One of my earliest posts on this site, back when I was just beginning to rev up my attention to writing about music, involved a particularly impressive recital by the Artemis Quartet that took place in February of 2007. The center of this program was occupied by Ludwig van Beethoven’s Opus 59, Number 2 string quartet, the second of the three Razumovsky quartets. This was followed by Arnold Schoenberg’s first published string quartet and preceded by Anton Webern’s “Langsamer Satz,” which was not published during the composer’s lifetime.
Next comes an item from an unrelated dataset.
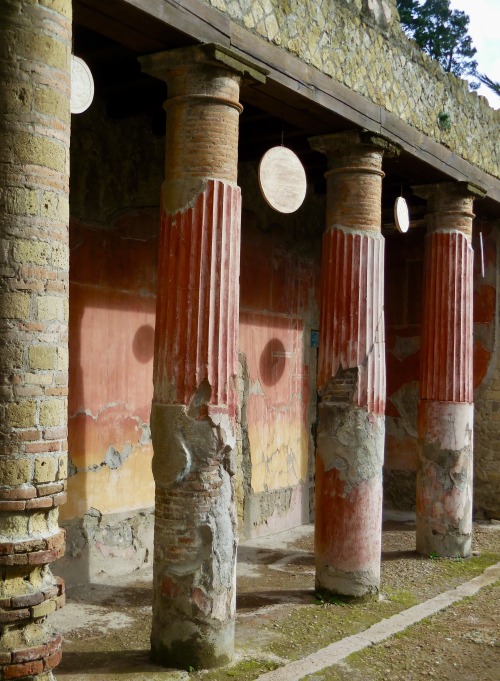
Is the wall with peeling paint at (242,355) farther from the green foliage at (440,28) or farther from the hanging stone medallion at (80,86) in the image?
the green foliage at (440,28)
In that post I suggested that Schoenberg’s “Verklärte Nacht” would provide a suitable frame of reference for listening to the “Langsamer Satz.” I conjectured that, since Webern had come to Vienna in 1902, “one of the factors that drew him to [study with] Schoenberg would probably have been Verklärte Nacht, which premiered in 1903.” This morning, partially in the interest of “decompressing” from my experience with Wagner’s Ring cycle last week, I found myself listening to Webern’s early songs, which also were only published after Webern’s death. These also exhibit “auditory symptoms” of Schoenberg’s influence, particularly among those composed after Webern’s arrival in Vienna, which accounts for most of those songs.
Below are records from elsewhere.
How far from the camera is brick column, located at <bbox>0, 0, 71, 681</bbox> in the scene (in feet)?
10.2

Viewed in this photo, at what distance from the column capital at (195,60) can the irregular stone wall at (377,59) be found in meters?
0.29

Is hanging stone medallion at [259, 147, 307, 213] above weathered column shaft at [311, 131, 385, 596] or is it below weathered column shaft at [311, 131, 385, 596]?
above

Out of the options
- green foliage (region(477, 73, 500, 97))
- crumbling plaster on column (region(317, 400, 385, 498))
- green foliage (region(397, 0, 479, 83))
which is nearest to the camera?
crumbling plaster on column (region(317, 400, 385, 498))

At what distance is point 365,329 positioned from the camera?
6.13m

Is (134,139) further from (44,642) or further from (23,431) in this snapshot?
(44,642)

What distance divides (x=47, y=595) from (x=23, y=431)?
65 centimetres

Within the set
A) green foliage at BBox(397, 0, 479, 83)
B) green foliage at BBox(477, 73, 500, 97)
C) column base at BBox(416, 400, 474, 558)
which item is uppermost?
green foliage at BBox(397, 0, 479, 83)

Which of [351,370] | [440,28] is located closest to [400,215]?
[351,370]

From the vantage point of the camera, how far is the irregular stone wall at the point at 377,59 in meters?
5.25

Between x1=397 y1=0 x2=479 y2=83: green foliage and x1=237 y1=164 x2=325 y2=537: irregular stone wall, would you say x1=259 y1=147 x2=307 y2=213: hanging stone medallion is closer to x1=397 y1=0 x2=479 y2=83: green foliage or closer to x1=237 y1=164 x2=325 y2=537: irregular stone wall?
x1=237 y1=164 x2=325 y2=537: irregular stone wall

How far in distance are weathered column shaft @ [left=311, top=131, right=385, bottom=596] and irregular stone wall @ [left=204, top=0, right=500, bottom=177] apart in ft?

It also occurred to me that these songs are less likely to induce audience restlessness the way so much of Webern’s more mature music continues to do. My guess is that the two factors that tend to provoke in Webern’s music are the low dynamic levels and the microscopic brevity. Brevity seems to matter less where songs are concerned; one has only to look at many of the songs by Johannes Brahms for a comparable frame of reference. The dynamics, on the other hand, are those of voice and piano and are not carried to any particular extremes. Thus, normative expectations are not being violated; and the audience does not feel as nervous!